Naquele dia de muitos dias, encontrava-me no mar da maior ilha do mundo: a branca e gélida Gronelândia. Deste ponto, a norte do círculo polar Ártico, por entre o enevoado horizonte nascente as montanhas íngremes e aguçadas surgiam cobertas de gelo.

A bordo do lugre de quatro mastros, agora ancorado, todos esperávamos a ordem do capitão para arrear os dóris. Corria uma brisa ligeira e fria sobre o mar de baixa e esparsa ondulação. O navio quase não baloiçava naquelas águas cinzentas a quem o sol se negava a devolver a  cor do céu. Naquela altura já pensávamos que o atraso do capitão em mandar arrear, se devia talvez  à sua prudência perante a leitura do barómetro, se a pressão atmosférica se  mantinha ou baixava. Mantínhamos a expectativa. Mas, passado mais algum tempo, o capitão assoma à porta da ponte, leva a mão à boina e dirige aos seus homens as rituais palavras: – “ Arreia com Deus!”

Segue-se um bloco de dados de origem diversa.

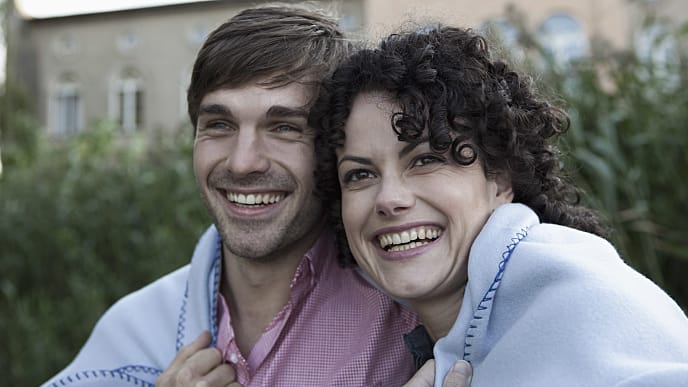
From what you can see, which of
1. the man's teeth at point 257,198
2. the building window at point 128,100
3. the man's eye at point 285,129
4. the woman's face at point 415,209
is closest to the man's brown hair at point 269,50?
the man's eye at point 285,129

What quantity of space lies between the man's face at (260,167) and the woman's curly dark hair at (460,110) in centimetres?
8

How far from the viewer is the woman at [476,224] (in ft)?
4.70

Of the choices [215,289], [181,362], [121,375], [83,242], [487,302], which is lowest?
[83,242]

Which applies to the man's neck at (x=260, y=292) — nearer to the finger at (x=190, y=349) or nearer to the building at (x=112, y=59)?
the finger at (x=190, y=349)

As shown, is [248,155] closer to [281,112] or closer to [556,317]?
[281,112]

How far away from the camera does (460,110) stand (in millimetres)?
1719

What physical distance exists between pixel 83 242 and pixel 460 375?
3.35m

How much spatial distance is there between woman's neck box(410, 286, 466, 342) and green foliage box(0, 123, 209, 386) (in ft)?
7.50

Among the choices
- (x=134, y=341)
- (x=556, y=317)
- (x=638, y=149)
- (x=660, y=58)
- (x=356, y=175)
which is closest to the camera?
(x=556, y=317)

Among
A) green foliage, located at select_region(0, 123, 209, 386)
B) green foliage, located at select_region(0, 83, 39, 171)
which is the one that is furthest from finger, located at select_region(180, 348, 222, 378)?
green foliage, located at select_region(0, 83, 39, 171)

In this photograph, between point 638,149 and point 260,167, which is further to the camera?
point 638,149

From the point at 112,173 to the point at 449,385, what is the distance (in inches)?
144

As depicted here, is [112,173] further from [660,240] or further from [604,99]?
[660,240]

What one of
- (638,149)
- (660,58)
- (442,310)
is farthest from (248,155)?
(660,58)
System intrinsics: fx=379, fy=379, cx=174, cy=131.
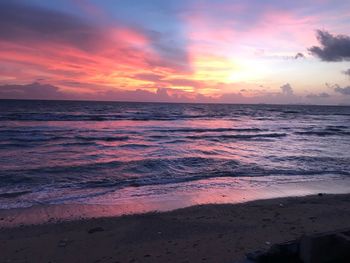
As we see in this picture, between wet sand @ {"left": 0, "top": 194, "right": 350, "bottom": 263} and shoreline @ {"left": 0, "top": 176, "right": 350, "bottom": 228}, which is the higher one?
wet sand @ {"left": 0, "top": 194, "right": 350, "bottom": 263}

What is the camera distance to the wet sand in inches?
232

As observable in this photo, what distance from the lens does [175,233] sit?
7039mm

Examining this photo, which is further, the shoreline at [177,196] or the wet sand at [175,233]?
the shoreline at [177,196]

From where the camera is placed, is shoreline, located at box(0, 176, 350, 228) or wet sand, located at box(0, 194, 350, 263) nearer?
wet sand, located at box(0, 194, 350, 263)

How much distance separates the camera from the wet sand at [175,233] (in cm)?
589

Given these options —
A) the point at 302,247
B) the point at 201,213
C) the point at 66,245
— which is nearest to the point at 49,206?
the point at 66,245

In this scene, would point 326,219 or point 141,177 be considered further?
point 141,177

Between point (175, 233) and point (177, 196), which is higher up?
point (175, 233)

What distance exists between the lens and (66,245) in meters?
6.36

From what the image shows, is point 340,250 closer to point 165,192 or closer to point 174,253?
point 174,253

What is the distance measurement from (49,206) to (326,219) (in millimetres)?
6276

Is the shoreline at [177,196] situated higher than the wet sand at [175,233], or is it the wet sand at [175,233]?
the wet sand at [175,233]

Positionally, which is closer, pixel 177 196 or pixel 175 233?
pixel 175 233

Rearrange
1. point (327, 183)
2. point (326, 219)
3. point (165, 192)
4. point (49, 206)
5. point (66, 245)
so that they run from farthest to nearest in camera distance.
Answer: point (327, 183), point (165, 192), point (49, 206), point (326, 219), point (66, 245)
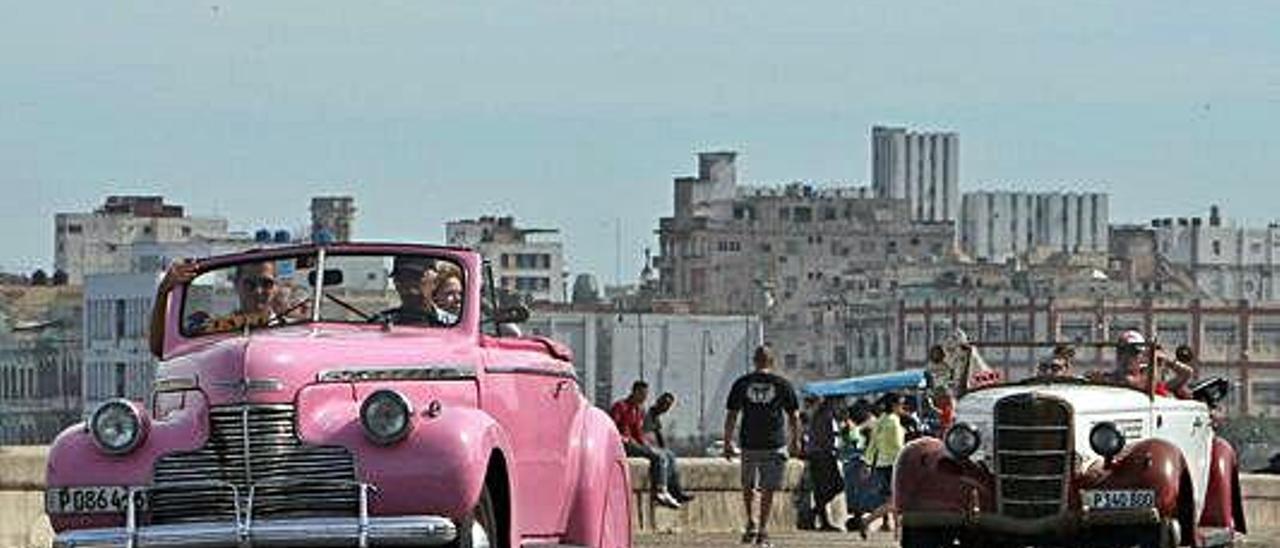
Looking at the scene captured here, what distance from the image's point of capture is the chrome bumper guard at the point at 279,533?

E, os homens, já em movimento para as pilhas dos dóris, respondiam, a voz escapada pelas golas subidas das camisolas e casacos de oleado: – “Vamos com Deus! Iça à proa, iça à ré!”

Imediatamente, os ganchos dos teques prendiam-se nas alças de proa e de ré dos dóris e subiam um pouco acima da pilha para, em seguida, baixarem até à borda do navio. Aqui, os homens saltavam para os seus dóris, sucessivamente, até ao último dóri.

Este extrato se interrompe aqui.